» **Text shown**
Jackie Cooper (another contributor here) and his wife Terry and I had a long discussion that Saturday night about this very subject. We sat in comfortable chairs in the lobby of the Columbia Hilton, sated thanks to a wonderful buffet that even included Red Velvet cake—hard to find anywhere outside of your grandmother’s kitchen any more. It was cold and nasty outside, but we were cozy and warm, sipping wine and chatting. I think it was Jackie who said something about how writers seem to be, generally speaking, a pleasant group of people. We agreed that there are certainly some egos sprinkled here and there, but that, for the most part, we’re a pretty darn nice bunch.

I can personally attest to that. I came to the festival as a visitor before I ever had my first book published. I followed it from a round building—can’t think of the name, but I believe it was part of the USC campus—to the fairgrounds and finally to the wonderful, modern convention center. Eventually I was asked to participate as a presenter, but even before that I was welcomed by just about everyone I encountered. I rustled up the courage to speak to writers whose names I recognized and many who were new to me. Almost without exception, I was gathered into the conversation and made to feel as if my two books, published by a small regional press by that time, made me a card-carrying member of the fraternity.

As the three of us sat there on that blustery Saturday night, worried about getting home the next day in the predicted snowfall, many authors stopped off to say hello. Some I knew, like Mary Alice Monroe (who told us a hilarious story about fly fishing with the interviewer from USA Today) and Marjorie Wentworth, the Poet Laureate of South Carolina, and T. Lynn Ocean who was worn out from line dancing at the party going on in the ballroom behind us. These are all women I know, though we see each other seldom, usually at events such as the festival, but we seem to be able to pick up right where we left off the year before. Others who stopped to chat were strangers to me, but not for long. Maybe it’s because we all share the same joys and worries—a new contract or lack of one, deadlines, reviews, sales numbers. Everyone commiserates and congratulates with equal feeling for the ups and downs of this precarious road we’ve chosen to travel.

And then there are the attendees, the fans of reading who braved near freezing temperatures and a frigid, driving rain to spend the day with authors, booksellers, publishers, and other book lovers. When I finished my first panel and returned to the main room to the signing table, I had a line waiting—folks who had either bought or brought copies of my Bay Tanner mysteries for me to autograph. For the published authors reading this, you’ll understand my joy. For those of you who aren’t, take my word for it—having a line is a definite trip!

All throughout the weekend, I ran across old friends from every facet of the business: the indefatigable Paula Watkins. who spends an entire year with her cadre of dedicated volunteers planning this homage to the printed word; Fran and Don, booksellers from Aiken; Ivy and Mac, book lovers from Bennetsville; Rod Hunter, my reprint publisher and his talented writer-wife, Gwen; Cathy Pickens, who moderated my first panel and who loves to rag gently on me about being a Yankee . . . I could fill up a couple of pages with the names of those people whom I may see only once a year, but whose kindness turned even those most dismal two days into ones of warmth and remembered friendship.

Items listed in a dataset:

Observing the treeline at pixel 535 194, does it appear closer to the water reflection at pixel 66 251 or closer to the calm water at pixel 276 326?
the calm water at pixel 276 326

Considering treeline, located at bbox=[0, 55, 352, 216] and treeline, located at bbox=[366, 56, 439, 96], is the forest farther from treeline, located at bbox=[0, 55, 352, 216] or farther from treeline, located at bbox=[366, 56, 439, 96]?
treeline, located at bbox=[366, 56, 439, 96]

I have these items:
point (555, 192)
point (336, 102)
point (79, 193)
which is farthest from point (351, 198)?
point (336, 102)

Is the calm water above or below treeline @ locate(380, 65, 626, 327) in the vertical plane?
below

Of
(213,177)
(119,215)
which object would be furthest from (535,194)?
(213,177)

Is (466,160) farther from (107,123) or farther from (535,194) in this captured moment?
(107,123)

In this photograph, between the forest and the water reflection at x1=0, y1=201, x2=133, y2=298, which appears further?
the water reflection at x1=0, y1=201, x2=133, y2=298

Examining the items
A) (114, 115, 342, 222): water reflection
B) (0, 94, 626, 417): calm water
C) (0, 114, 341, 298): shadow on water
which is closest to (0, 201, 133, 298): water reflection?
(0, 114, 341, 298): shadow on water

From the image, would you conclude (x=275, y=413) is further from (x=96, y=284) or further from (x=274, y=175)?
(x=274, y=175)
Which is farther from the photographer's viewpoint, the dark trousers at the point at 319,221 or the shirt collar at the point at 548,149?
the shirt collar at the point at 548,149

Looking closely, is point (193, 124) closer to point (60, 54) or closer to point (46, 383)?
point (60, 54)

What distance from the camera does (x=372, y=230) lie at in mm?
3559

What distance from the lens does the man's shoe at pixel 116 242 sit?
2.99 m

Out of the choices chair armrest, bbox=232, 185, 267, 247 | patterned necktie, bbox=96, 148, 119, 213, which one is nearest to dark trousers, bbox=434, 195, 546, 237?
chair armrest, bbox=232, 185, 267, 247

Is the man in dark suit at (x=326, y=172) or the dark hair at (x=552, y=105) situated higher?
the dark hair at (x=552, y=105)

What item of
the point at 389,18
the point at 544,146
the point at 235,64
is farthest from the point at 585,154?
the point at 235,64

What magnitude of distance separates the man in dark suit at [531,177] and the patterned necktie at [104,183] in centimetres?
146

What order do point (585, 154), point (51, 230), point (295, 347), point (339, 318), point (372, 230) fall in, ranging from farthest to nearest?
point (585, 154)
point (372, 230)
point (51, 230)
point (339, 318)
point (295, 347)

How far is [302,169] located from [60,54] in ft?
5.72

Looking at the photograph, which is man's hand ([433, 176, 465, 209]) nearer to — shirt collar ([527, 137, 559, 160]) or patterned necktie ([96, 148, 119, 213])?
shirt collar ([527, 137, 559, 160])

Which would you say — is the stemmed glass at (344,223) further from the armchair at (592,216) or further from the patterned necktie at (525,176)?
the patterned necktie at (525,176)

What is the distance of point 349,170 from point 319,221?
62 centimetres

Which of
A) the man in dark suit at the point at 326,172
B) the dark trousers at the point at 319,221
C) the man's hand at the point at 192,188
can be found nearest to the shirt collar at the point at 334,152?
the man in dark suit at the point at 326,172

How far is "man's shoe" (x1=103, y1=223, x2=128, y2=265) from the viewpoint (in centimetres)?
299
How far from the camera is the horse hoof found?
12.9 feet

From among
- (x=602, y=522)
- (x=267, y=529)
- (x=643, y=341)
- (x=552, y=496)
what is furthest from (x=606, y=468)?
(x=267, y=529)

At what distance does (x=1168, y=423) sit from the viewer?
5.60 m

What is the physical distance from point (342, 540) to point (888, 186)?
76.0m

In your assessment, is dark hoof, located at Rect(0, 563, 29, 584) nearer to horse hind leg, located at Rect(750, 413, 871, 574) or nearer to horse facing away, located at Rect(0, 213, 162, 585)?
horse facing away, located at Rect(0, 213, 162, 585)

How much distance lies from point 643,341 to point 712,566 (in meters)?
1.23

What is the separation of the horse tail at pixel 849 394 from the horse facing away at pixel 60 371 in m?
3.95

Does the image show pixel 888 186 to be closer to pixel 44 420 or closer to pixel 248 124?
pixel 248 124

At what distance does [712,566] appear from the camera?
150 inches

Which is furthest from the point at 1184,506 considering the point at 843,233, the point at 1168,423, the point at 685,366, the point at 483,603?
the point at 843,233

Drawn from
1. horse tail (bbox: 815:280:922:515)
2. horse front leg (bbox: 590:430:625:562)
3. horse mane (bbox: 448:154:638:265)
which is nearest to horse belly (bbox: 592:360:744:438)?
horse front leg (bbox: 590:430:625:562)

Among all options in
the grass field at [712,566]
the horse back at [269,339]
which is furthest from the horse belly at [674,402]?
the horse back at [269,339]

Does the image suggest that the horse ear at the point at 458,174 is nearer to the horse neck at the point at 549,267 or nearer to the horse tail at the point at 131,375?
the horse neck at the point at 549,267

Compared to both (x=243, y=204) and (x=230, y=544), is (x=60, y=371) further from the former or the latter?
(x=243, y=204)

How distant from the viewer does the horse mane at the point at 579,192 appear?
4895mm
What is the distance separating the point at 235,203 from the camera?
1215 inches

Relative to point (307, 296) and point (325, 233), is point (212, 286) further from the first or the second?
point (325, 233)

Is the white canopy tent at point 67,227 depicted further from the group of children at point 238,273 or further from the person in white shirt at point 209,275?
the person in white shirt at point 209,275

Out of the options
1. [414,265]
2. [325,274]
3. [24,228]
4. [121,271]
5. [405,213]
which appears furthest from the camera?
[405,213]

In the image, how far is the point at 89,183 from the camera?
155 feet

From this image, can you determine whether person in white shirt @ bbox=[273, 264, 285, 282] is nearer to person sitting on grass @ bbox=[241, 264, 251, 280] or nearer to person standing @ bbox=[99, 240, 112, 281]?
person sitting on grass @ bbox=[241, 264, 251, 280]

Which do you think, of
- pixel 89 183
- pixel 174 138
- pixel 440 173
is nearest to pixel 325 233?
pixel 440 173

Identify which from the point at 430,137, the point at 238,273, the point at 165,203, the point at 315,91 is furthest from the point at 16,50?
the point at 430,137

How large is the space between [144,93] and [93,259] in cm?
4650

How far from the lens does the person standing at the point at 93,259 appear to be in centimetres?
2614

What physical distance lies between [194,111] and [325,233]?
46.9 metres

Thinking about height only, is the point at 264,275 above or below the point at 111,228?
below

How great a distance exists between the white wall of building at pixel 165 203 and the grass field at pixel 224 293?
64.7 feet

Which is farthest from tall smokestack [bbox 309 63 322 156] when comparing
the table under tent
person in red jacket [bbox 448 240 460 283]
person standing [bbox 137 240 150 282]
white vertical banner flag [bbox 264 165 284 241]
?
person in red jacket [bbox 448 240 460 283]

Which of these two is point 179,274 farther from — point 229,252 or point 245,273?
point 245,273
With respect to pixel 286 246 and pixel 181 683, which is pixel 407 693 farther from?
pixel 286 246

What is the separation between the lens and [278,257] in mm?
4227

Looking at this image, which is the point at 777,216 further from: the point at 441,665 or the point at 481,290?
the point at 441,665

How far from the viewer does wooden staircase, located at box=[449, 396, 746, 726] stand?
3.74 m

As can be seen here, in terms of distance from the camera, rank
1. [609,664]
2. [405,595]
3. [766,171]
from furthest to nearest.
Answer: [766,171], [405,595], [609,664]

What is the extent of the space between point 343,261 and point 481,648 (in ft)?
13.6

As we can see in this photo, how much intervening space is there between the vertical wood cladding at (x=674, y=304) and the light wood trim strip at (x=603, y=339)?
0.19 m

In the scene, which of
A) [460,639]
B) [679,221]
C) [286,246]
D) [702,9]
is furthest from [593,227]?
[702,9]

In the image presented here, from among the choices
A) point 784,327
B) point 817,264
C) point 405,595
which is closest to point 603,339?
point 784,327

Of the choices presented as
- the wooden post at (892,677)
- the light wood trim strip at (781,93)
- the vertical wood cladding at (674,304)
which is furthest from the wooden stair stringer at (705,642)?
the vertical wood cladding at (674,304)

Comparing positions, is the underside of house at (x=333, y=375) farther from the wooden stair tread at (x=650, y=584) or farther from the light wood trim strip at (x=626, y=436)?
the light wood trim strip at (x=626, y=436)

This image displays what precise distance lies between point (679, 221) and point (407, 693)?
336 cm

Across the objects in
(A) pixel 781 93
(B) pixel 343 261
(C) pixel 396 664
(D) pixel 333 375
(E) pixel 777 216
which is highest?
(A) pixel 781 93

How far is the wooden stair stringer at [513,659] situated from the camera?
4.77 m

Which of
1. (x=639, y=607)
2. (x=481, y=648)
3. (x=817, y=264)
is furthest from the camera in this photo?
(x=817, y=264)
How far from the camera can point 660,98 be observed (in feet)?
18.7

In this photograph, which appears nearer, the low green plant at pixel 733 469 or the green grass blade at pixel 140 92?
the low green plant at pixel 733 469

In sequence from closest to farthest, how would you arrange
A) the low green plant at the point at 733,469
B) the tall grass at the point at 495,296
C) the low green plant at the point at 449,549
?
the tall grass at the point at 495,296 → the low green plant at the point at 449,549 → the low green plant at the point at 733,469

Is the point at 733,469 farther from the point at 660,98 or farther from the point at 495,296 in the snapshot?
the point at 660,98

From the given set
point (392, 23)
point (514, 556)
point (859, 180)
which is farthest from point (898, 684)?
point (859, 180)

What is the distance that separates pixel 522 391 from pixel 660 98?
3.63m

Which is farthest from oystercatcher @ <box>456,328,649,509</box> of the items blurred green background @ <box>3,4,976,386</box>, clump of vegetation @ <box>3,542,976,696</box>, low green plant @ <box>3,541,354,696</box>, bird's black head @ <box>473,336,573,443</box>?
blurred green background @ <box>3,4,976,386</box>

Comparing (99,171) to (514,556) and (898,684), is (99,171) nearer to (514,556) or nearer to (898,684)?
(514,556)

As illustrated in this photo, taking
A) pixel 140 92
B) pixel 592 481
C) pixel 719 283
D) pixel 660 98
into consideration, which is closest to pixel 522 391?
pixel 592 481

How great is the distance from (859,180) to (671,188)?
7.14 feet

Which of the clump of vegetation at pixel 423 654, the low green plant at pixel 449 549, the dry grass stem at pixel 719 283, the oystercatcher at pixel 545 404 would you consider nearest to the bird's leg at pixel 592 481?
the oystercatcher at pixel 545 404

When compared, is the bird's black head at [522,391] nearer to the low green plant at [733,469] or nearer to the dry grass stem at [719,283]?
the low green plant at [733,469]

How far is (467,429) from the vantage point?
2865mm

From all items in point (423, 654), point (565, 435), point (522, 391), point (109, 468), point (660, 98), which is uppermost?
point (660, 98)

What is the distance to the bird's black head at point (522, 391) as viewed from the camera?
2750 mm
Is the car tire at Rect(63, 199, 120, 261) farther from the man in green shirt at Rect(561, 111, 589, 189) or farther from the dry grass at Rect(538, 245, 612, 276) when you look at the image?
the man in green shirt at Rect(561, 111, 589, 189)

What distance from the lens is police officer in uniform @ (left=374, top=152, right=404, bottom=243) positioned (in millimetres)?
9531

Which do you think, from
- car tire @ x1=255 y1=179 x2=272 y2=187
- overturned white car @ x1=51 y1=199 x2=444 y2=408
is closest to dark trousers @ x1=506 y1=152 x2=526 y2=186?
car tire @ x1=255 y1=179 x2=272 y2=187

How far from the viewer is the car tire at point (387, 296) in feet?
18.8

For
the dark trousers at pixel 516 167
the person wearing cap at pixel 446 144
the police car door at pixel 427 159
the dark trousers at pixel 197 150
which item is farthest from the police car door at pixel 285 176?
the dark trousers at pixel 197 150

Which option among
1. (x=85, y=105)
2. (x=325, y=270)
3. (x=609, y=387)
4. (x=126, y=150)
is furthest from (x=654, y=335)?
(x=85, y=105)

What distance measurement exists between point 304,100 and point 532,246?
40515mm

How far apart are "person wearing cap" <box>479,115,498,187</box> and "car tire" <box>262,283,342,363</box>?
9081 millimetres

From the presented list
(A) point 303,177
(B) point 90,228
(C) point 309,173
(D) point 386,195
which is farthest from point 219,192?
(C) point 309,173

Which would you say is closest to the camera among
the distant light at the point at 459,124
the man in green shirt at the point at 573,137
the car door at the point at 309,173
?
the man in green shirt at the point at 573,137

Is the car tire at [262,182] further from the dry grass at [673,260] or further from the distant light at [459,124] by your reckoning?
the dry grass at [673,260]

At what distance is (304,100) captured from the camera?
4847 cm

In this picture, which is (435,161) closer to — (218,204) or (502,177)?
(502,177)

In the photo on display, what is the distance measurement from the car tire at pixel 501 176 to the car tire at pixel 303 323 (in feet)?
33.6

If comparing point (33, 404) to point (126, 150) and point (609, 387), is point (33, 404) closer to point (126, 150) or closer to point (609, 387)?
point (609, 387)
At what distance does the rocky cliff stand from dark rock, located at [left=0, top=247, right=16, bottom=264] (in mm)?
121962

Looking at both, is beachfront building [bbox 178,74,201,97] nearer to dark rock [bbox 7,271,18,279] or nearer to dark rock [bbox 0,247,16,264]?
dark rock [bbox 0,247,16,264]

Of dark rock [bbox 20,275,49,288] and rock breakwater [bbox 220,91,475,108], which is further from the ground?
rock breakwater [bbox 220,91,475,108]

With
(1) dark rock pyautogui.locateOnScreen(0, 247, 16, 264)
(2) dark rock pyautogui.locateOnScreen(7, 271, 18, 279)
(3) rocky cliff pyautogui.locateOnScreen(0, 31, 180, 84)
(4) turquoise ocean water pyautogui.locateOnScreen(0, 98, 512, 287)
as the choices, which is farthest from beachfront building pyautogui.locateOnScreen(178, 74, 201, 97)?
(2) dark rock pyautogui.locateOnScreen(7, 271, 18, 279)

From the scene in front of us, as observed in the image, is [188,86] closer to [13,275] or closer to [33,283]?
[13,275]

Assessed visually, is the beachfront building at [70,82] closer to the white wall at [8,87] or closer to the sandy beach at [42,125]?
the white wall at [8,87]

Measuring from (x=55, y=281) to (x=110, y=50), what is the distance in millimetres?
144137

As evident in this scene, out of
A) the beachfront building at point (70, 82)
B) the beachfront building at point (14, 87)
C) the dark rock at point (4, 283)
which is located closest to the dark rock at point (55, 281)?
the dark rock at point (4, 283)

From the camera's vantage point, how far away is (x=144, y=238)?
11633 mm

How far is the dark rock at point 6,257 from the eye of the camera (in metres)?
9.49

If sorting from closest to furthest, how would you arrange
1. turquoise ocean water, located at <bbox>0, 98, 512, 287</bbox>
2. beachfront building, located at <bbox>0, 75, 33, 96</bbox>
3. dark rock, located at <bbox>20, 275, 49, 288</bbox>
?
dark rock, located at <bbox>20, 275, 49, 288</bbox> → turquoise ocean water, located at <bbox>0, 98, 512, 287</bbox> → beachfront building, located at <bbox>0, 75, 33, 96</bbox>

» **Requirements**
1 – Using the book festival account, say yes or no to each of the statements (a), (b) and (c), and quote the words from the account that decide each one. (a) The evening conversation took place in the lobby of the Columbia Hilton. (b) The writer first came to the festival only after having a book published. (c) Cathy Pickens moderated the writer's first panel.
2 – Continue the book festival account, picking up after its final sentence.

» **In response**
1 –
(a) Yes: "We sat in comfortable chairs in the lobby of the Columbia Hilton"
(b) No: "I came to the festival as a visitor before I ever had my first book published."
(c) Yes: "Cathy Pickens, who moderated my first panel"

2 –
And every year there are new people to add their own special spice to the mix, like the young man with whom I shared a panel on Sunday who had been chased by Katrina from New Orleans to Atlanta, but who still wrote about the Big Easy with love and insight. And the woman who shared my table at lunch and talked about wanting to be a published writer. I commiserated about how difficult that is, especially in today’s economic climate, and urged her not to give up. We exchanged e-mail addresses, and I promised to give her what advice and help I could, because other authors had done the same for me back in the days when I was just a visitor to the SC Book Festival.

Maybe it’s something about people who love books, whether author, reader, librarian, bookseller, publisher, or volunteer. All I know is that I invariably come away from this last weekend in February in Columbia, South Carolina, with the feeling that I’ve spent a couple of days among old, cherished friends. It’s a wonderful gift, and I hope many of you will have the opportunity to share in the magic next year.


Kathy Wall grew up in a small town in northern Ohio. She and her husband Norman have lived on Hilton Head Island since 1994. Her 9th Bay Tanner mystery, Covenant Hall, will be released April 28 by St. Martin’s Press.

Saturday, March 7, 2009

How Long Does It Take To Write a Novel?



I’m the author of four novels. My first effort a female friendship novel called Bet Your Bottom Dollar went through several incarnations. (It used to be called Who’s Your Daddy, and was first set in a beauty parlor instead of a dollar store.)

I did so many rewrites on that novel, first for my agent and then for my editor, that by the time I finally finished, the sight of it turned my stomach. To this day I can’t bear to crack it open.

When it was finished but I thought, “It’ll never be that hard again.”

Writing the next two books was like sliding down a greased pole. They went so fast I barely remember writing them. Neither my editor or agent marked them up with their blue pens; they went straight to the copywriter.

I turned into a cocky little so-so. Thought I’d licked novel writing. Figured I could turn out a couple a year with my hands tied behind my back. I was Super Scribe!

Next I had an idea for a novel set in Heaven. Sat down to write. Figured it would take me six months max…. Two years later I was still writing. Ten drafts later, still at it. WOULD I EVER FINISH?

I did. But I didn’t feel like Super Scribe anymore.

Looking back, I figured out what happened. My second and third book were part of a series. I already knew the characters and the town they lived in.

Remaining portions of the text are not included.